Unfortunately, this is an easy mistake to make, but the name of the clock has
nothing to do with real-time, but rather, it measures real time.
CLOCK_REALTIME
is the actual wall clock time, and can changed backwards,
forwards, and so on at the whim of an administrator or any other process.
However, the value of CLOCK_MONOTONIC
cannot be changed. In fact, the
clock_settime()
function will immediately return EINVAL
if you attempt to
set the monotonic clock. It can never go backwards, be changed by an
administrator, and is not affected by the wall clock time. It is purely
a measure of how long it has been in seconds and nanoseconds since some
arbitrary fixed point in the past, which is precisely what we need here.

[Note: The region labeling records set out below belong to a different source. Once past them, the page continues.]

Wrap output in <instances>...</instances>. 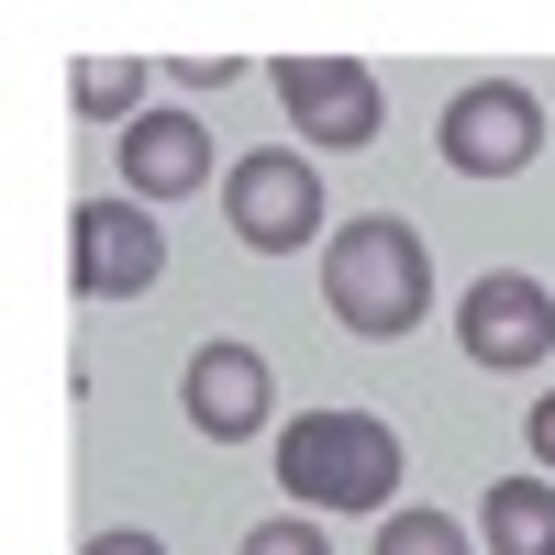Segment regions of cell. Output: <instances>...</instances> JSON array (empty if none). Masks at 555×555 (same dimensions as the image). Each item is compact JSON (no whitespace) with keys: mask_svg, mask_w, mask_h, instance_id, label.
Segmentation results:
<instances>
[{"mask_svg":"<svg viewBox=\"0 0 555 555\" xmlns=\"http://www.w3.org/2000/svg\"><path fill=\"white\" fill-rule=\"evenodd\" d=\"M167 78H178V89H190V101H201V89H234V78H245V67H234V56H178V67H167Z\"/></svg>","mask_w":555,"mask_h":555,"instance_id":"cell-15","label":"cell"},{"mask_svg":"<svg viewBox=\"0 0 555 555\" xmlns=\"http://www.w3.org/2000/svg\"><path fill=\"white\" fill-rule=\"evenodd\" d=\"M190 423L211 434V444H256L267 423H278V366L256 356V345H201L190 356Z\"/></svg>","mask_w":555,"mask_h":555,"instance_id":"cell-8","label":"cell"},{"mask_svg":"<svg viewBox=\"0 0 555 555\" xmlns=\"http://www.w3.org/2000/svg\"><path fill=\"white\" fill-rule=\"evenodd\" d=\"M67 278L78 300H145L167 278V234L145 201H78L67 211Z\"/></svg>","mask_w":555,"mask_h":555,"instance_id":"cell-6","label":"cell"},{"mask_svg":"<svg viewBox=\"0 0 555 555\" xmlns=\"http://www.w3.org/2000/svg\"><path fill=\"white\" fill-rule=\"evenodd\" d=\"M278 112L300 122V145L311 156H345V145H378V67H356V56H278Z\"/></svg>","mask_w":555,"mask_h":555,"instance_id":"cell-7","label":"cell"},{"mask_svg":"<svg viewBox=\"0 0 555 555\" xmlns=\"http://www.w3.org/2000/svg\"><path fill=\"white\" fill-rule=\"evenodd\" d=\"M378 555H467V522L411 500V512H378Z\"/></svg>","mask_w":555,"mask_h":555,"instance_id":"cell-11","label":"cell"},{"mask_svg":"<svg viewBox=\"0 0 555 555\" xmlns=\"http://www.w3.org/2000/svg\"><path fill=\"white\" fill-rule=\"evenodd\" d=\"M322 211L334 201H322L300 145H256V156L222 167V222H234V245H256V256H300L322 234Z\"/></svg>","mask_w":555,"mask_h":555,"instance_id":"cell-3","label":"cell"},{"mask_svg":"<svg viewBox=\"0 0 555 555\" xmlns=\"http://www.w3.org/2000/svg\"><path fill=\"white\" fill-rule=\"evenodd\" d=\"M522 455H533V478H555V389L522 411Z\"/></svg>","mask_w":555,"mask_h":555,"instance_id":"cell-14","label":"cell"},{"mask_svg":"<svg viewBox=\"0 0 555 555\" xmlns=\"http://www.w3.org/2000/svg\"><path fill=\"white\" fill-rule=\"evenodd\" d=\"M322 300H334L345 334L400 345L411 322L434 311V256H423V234H411L400 211H356V222H334V234H322Z\"/></svg>","mask_w":555,"mask_h":555,"instance_id":"cell-1","label":"cell"},{"mask_svg":"<svg viewBox=\"0 0 555 555\" xmlns=\"http://www.w3.org/2000/svg\"><path fill=\"white\" fill-rule=\"evenodd\" d=\"M278 489H289V512H389L400 489V434L378 411H300V423H278Z\"/></svg>","mask_w":555,"mask_h":555,"instance_id":"cell-2","label":"cell"},{"mask_svg":"<svg viewBox=\"0 0 555 555\" xmlns=\"http://www.w3.org/2000/svg\"><path fill=\"white\" fill-rule=\"evenodd\" d=\"M78 112L89 122H112V112H133V101H145V67H122V56H78Z\"/></svg>","mask_w":555,"mask_h":555,"instance_id":"cell-12","label":"cell"},{"mask_svg":"<svg viewBox=\"0 0 555 555\" xmlns=\"http://www.w3.org/2000/svg\"><path fill=\"white\" fill-rule=\"evenodd\" d=\"M489 555H555V478H500L489 489Z\"/></svg>","mask_w":555,"mask_h":555,"instance_id":"cell-10","label":"cell"},{"mask_svg":"<svg viewBox=\"0 0 555 555\" xmlns=\"http://www.w3.org/2000/svg\"><path fill=\"white\" fill-rule=\"evenodd\" d=\"M78 555H167V544H156V533H89Z\"/></svg>","mask_w":555,"mask_h":555,"instance_id":"cell-16","label":"cell"},{"mask_svg":"<svg viewBox=\"0 0 555 555\" xmlns=\"http://www.w3.org/2000/svg\"><path fill=\"white\" fill-rule=\"evenodd\" d=\"M201 178H211V122L201 112H133L122 122V190L145 211L156 201H190Z\"/></svg>","mask_w":555,"mask_h":555,"instance_id":"cell-9","label":"cell"},{"mask_svg":"<svg viewBox=\"0 0 555 555\" xmlns=\"http://www.w3.org/2000/svg\"><path fill=\"white\" fill-rule=\"evenodd\" d=\"M455 345H467V366H489V378H533L555 356V289L533 267H478V289L455 300Z\"/></svg>","mask_w":555,"mask_h":555,"instance_id":"cell-4","label":"cell"},{"mask_svg":"<svg viewBox=\"0 0 555 555\" xmlns=\"http://www.w3.org/2000/svg\"><path fill=\"white\" fill-rule=\"evenodd\" d=\"M544 156V101L522 78H467L444 101V167L455 178H522Z\"/></svg>","mask_w":555,"mask_h":555,"instance_id":"cell-5","label":"cell"},{"mask_svg":"<svg viewBox=\"0 0 555 555\" xmlns=\"http://www.w3.org/2000/svg\"><path fill=\"white\" fill-rule=\"evenodd\" d=\"M234 555H334V544H322V522H311V512H267Z\"/></svg>","mask_w":555,"mask_h":555,"instance_id":"cell-13","label":"cell"}]
</instances>
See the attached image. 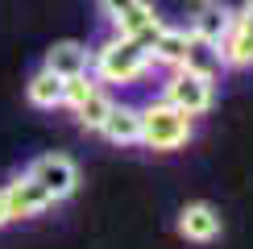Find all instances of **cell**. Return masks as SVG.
Segmentation results:
<instances>
[{
    "label": "cell",
    "instance_id": "ac0fdd59",
    "mask_svg": "<svg viewBox=\"0 0 253 249\" xmlns=\"http://www.w3.org/2000/svg\"><path fill=\"white\" fill-rule=\"evenodd\" d=\"M237 17H241V21H245V25H253V0H245V4H241V8H237Z\"/></svg>",
    "mask_w": 253,
    "mask_h": 249
},
{
    "label": "cell",
    "instance_id": "6da1fadb",
    "mask_svg": "<svg viewBox=\"0 0 253 249\" xmlns=\"http://www.w3.org/2000/svg\"><path fill=\"white\" fill-rule=\"evenodd\" d=\"M150 71H154V62H150L141 42L108 34L104 42L91 46V75H96L104 87H133V83L145 79Z\"/></svg>",
    "mask_w": 253,
    "mask_h": 249
},
{
    "label": "cell",
    "instance_id": "30bf717a",
    "mask_svg": "<svg viewBox=\"0 0 253 249\" xmlns=\"http://www.w3.org/2000/svg\"><path fill=\"white\" fill-rule=\"evenodd\" d=\"M108 25H112V34H117V38H129V42H141V46H150L166 21L158 17V8L150 4V0H141V4H133L129 13H121L117 21H108Z\"/></svg>",
    "mask_w": 253,
    "mask_h": 249
},
{
    "label": "cell",
    "instance_id": "2e32d148",
    "mask_svg": "<svg viewBox=\"0 0 253 249\" xmlns=\"http://www.w3.org/2000/svg\"><path fill=\"white\" fill-rule=\"evenodd\" d=\"M133 4H141V0H96V13H100L104 21H117L121 13H129Z\"/></svg>",
    "mask_w": 253,
    "mask_h": 249
},
{
    "label": "cell",
    "instance_id": "5b68a950",
    "mask_svg": "<svg viewBox=\"0 0 253 249\" xmlns=\"http://www.w3.org/2000/svg\"><path fill=\"white\" fill-rule=\"evenodd\" d=\"M174 233L191 245H212L220 233H224V220H220V208L208 204V200H195V204H183L174 216Z\"/></svg>",
    "mask_w": 253,
    "mask_h": 249
},
{
    "label": "cell",
    "instance_id": "7c38bea8",
    "mask_svg": "<svg viewBox=\"0 0 253 249\" xmlns=\"http://www.w3.org/2000/svg\"><path fill=\"white\" fill-rule=\"evenodd\" d=\"M220 58H224V71H245L253 67V25H245V21H233V29H228L224 38L216 42Z\"/></svg>",
    "mask_w": 253,
    "mask_h": 249
},
{
    "label": "cell",
    "instance_id": "ba28073f",
    "mask_svg": "<svg viewBox=\"0 0 253 249\" xmlns=\"http://www.w3.org/2000/svg\"><path fill=\"white\" fill-rule=\"evenodd\" d=\"M42 67L54 71L58 79H71V75H87L91 71V46L87 42H75V38H62L42 54Z\"/></svg>",
    "mask_w": 253,
    "mask_h": 249
},
{
    "label": "cell",
    "instance_id": "7a4b0ae2",
    "mask_svg": "<svg viewBox=\"0 0 253 249\" xmlns=\"http://www.w3.org/2000/svg\"><path fill=\"white\" fill-rule=\"evenodd\" d=\"M195 137V121L187 112H178L174 104H166L162 96L141 104V145L154 154H174Z\"/></svg>",
    "mask_w": 253,
    "mask_h": 249
},
{
    "label": "cell",
    "instance_id": "277c9868",
    "mask_svg": "<svg viewBox=\"0 0 253 249\" xmlns=\"http://www.w3.org/2000/svg\"><path fill=\"white\" fill-rule=\"evenodd\" d=\"M25 174H29V179H34L54 204H67L71 195L79 191V183H83L79 162L71 158V154H54V150H50V154H38V158L25 166Z\"/></svg>",
    "mask_w": 253,
    "mask_h": 249
},
{
    "label": "cell",
    "instance_id": "9c48e42d",
    "mask_svg": "<svg viewBox=\"0 0 253 249\" xmlns=\"http://www.w3.org/2000/svg\"><path fill=\"white\" fill-rule=\"evenodd\" d=\"M187 50H191V29H187V25H162V29H158V38L145 46V54H150L154 67L174 71V67H183V62H187Z\"/></svg>",
    "mask_w": 253,
    "mask_h": 249
},
{
    "label": "cell",
    "instance_id": "9a60e30c",
    "mask_svg": "<svg viewBox=\"0 0 253 249\" xmlns=\"http://www.w3.org/2000/svg\"><path fill=\"white\" fill-rule=\"evenodd\" d=\"M187 71H195V75H204V79H220L224 75V58H220V50H216V42H204V38H191V50H187V62H183Z\"/></svg>",
    "mask_w": 253,
    "mask_h": 249
},
{
    "label": "cell",
    "instance_id": "5bb4252c",
    "mask_svg": "<svg viewBox=\"0 0 253 249\" xmlns=\"http://www.w3.org/2000/svg\"><path fill=\"white\" fill-rule=\"evenodd\" d=\"M112 104H117V100H112V91L100 83V87L91 91L83 104H75V108H71V117H75V124H79L83 133H100L104 121H108V112H112Z\"/></svg>",
    "mask_w": 253,
    "mask_h": 249
},
{
    "label": "cell",
    "instance_id": "3957f363",
    "mask_svg": "<svg viewBox=\"0 0 253 249\" xmlns=\"http://www.w3.org/2000/svg\"><path fill=\"white\" fill-rule=\"evenodd\" d=\"M162 100L174 104L178 112H187L195 121V117H204V112L216 108V83L195 75V71H187V67H174L162 79Z\"/></svg>",
    "mask_w": 253,
    "mask_h": 249
},
{
    "label": "cell",
    "instance_id": "52a82bcc",
    "mask_svg": "<svg viewBox=\"0 0 253 249\" xmlns=\"http://www.w3.org/2000/svg\"><path fill=\"white\" fill-rule=\"evenodd\" d=\"M233 21H237V8H228L224 0H191L187 4V29H191V38L220 42L233 29Z\"/></svg>",
    "mask_w": 253,
    "mask_h": 249
},
{
    "label": "cell",
    "instance_id": "4fadbf2b",
    "mask_svg": "<svg viewBox=\"0 0 253 249\" xmlns=\"http://www.w3.org/2000/svg\"><path fill=\"white\" fill-rule=\"evenodd\" d=\"M25 104H29V108H38V112L62 108V79L54 75V71L38 67L34 75L25 79Z\"/></svg>",
    "mask_w": 253,
    "mask_h": 249
},
{
    "label": "cell",
    "instance_id": "8fae6325",
    "mask_svg": "<svg viewBox=\"0 0 253 249\" xmlns=\"http://www.w3.org/2000/svg\"><path fill=\"white\" fill-rule=\"evenodd\" d=\"M100 137L117 150H129V145H141V108L137 104H112L108 121H104Z\"/></svg>",
    "mask_w": 253,
    "mask_h": 249
},
{
    "label": "cell",
    "instance_id": "8992f818",
    "mask_svg": "<svg viewBox=\"0 0 253 249\" xmlns=\"http://www.w3.org/2000/svg\"><path fill=\"white\" fill-rule=\"evenodd\" d=\"M4 200H8V216H13V224L21 220H38V216H46L50 208H54V200H50L42 187L29 179L25 170L13 174V179L4 183Z\"/></svg>",
    "mask_w": 253,
    "mask_h": 249
},
{
    "label": "cell",
    "instance_id": "e0dca14e",
    "mask_svg": "<svg viewBox=\"0 0 253 249\" xmlns=\"http://www.w3.org/2000/svg\"><path fill=\"white\" fill-rule=\"evenodd\" d=\"M13 224V216H8V200H4V183H0V233Z\"/></svg>",
    "mask_w": 253,
    "mask_h": 249
}]
</instances>
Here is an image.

Synchronizing data between real-time tasks has some quirks compared to a normal non-real-time program. You must take care to ensure your application employs proper priority inversion, else you will run into deadlocks between tasks when using mutexes and other synchronization types!

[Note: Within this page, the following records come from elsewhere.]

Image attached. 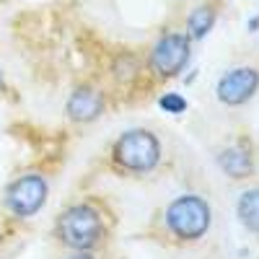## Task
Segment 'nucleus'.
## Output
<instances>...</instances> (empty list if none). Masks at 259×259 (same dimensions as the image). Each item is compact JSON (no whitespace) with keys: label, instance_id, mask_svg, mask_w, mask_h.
<instances>
[{"label":"nucleus","instance_id":"1","mask_svg":"<svg viewBox=\"0 0 259 259\" xmlns=\"http://www.w3.org/2000/svg\"><path fill=\"white\" fill-rule=\"evenodd\" d=\"M55 233L62 246L73 251H94L104 239V221L94 205H70L60 212Z\"/></svg>","mask_w":259,"mask_h":259},{"label":"nucleus","instance_id":"2","mask_svg":"<svg viewBox=\"0 0 259 259\" xmlns=\"http://www.w3.org/2000/svg\"><path fill=\"white\" fill-rule=\"evenodd\" d=\"M161 161V140L150 130H127L112 145V163L127 174H148Z\"/></svg>","mask_w":259,"mask_h":259},{"label":"nucleus","instance_id":"3","mask_svg":"<svg viewBox=\"0 0 259 259\" xmlns=\"http://www.w3.org/2000/svg\"><path fill=\"white\" fill-rule=\"evenodd\" d=\"M212 210L200 194H182L166 207V228L179 241H200L210 231Z\"/></svg>","mask_w":259,"mask_h":259},{"label":"nucleus","instance_id":"4","mask_svg":"<svg viewBox=\"0 0 259 259\" xmlns=\"http://www.w3.org/2000/svg\"><path fill=\"white\" fill-rule=\"evenodd\" d=\"M50 184L41 174H24L6 187V210L16 218H31L47 202Z\"/></svg>","mask_w":259,"mask_h":259},{"label":"nucleus","instance_id":"5","mask_svg":"<svg viewBox=\"0 0 259 259\" xmlns=\"http://www.w3.org/2000/svg\"><path fill=\"white\" fill-rule=\"evenodd\" d=\"M189 55H192V39L187 34L171 31V34H163L153 45L148 65L158 78H174L187 68Z\"/></svg>","mask_w":259,"mask_h":259},{"label":"nucleus","instance_id":"6","mask_svg":"<svg viewBox=\"0 0 259 259\" xmlns=\"http://www.w3.org/2000/svg\"><path fill=\"white\" fill-rule=\"evenodd\" d=\"M256 89H259V70L236 68L218 80L215 94H218V101L226 106H241L256 94Z\"/></svg>","mask_w":259,"mask_h":259},{"label":"nucleus","instance_id":"7","mask_svg":"<svg viewBox=\"0 0 259 259\" xmlns=\"http://www.w3.org/2000/svg\"><path fill=\"white\" fill-rule=\"evenodd\" d=\"M106 109V99L101 91L91 89V85H78V89L70 94L68 99V106H65V112L68 117L78 124H89V122H96Z\"/></svg>","mask_w":259,"mask_h":259},{"label":"nucleus","instance_id":"8","mask_svg":"<svg viewBox=\"0 0 259 259\" xmlns=\"http://www.w3.org/2000/svg\"><path fill=\"white\" fill-rule=\"evenodd\" d=\"M218 166L226 171L231 179H246L254 171V158L251 150L244 145H228L226 150H221L218 156Z\"/></svg>","mask_w":259,"mask_h":259},{"label":"nucleus","instance_id":"9","mask_svg":"<svg viewBox=\"0 0 259 259\" xmlns=\"http://www.w3.org/2000/svg\"><path fill=\"white\" fill-rule=\"evenodd\" d=\"M215 26V8L212 6H200L194 8L187 18V36L189 39H205Z\"/></svg>","mask_w":259,"mask_h":259},{"label":"nucleus","instance_id":"10","mask_svg":"<svg viewBox=\"0 0 259 259\" xmlns=\"http://www.w3.org/2000/svg\"><path fill=\"white\" fill-rule=\"evenodd\" d=\"M236 212H239L244 228H249L251 233H259V189H246L239 197Z\"/></svg>","mask_w":259,"mask_h":259},{"label":"nucleus","instance_id":"11","mask_svg":"<svg viewBox=\"0 0 259 259\" xmlns=\"http://www.w3.org/2000/svg\"><path fill=\"white\" fill-rule=\"evenodd\" d=\"M158 104L166 114H182L187 109V99H182L179 94H166V96H161Z\"/></svg>","mask_w":259,"mask_h":259},{"label":"nucleus","instance_id":"12","mask_svg":"<svg viewBox=\"0 0 259 259\" xmlns=\"http://www.w3.org/2000/svg\"><path fill=\"white\" fill-rule=\"evenodd\" d=\"M68 259H94V254L91 251H73Z\"/></svg>","mask_w":259,"mask_h":259},{"label":"nucleus","instance_id":"13","mask_svg":"<svg viewBox=\"0 0 259 259\" xmlns=\"http://www.w3.org/2000/svg\"><path fill=\"white\" fill-rule=\"evenodd\" d=\"M0 85H3V70H0Z\"/></svg>","mask_w":259,"mask_h":259}]
</instances>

Securing shared data is done with a pthread mutex, like normal, but with one major difference: you must set the mutex to inherit the priority of the tasks waiting on it. This allows for proper priority inversion when tasks are waiting on other tasks to finish with the lock. When creating your mutex, you should do the following (the initialization of the mutex has been left out for brevity, so see pthread_mutex_init(3p) for more info). Error handling has been omitted for brevity.
pthread_mutexattr_t attr;
pthread_mutexattr_init(&attr);
// enable priority inversion
pthread_mutexattr_setprotocol(&attr, PTHREAD_PRIO_INHERIT);
// set to at least the highest priority of the threads which will lock it
pthread_mutexattr_setprioceiling(&attr, sched_get_priority_max(SCHED_FIFO));
I cannot stress this enough: DO NOT USE glibc’s pthread condition variables! They do NOT properly implement priority inheritance and will cause unbounded priority inversion. I cannot seem to find this documented anywhere, but the issue has been open since 2010 and doesn’t appear to have any real solution in sight. If you need something like a condition variable, you should manually implement it. This is a fair bit of boilerplate, but it is necessary to properly achieve this functionality with glibc. I don’t know about other C libraries, but for glibc you must absolutely avoid pthread condition variables at all costs!
I found this out after using them for quite some time. It turns out that by removing them from my program, the CPU utilization of the system went down by nearly 40%. It would be quite nice if GNU decided to document this somewhere, but they didn’t, so here we are.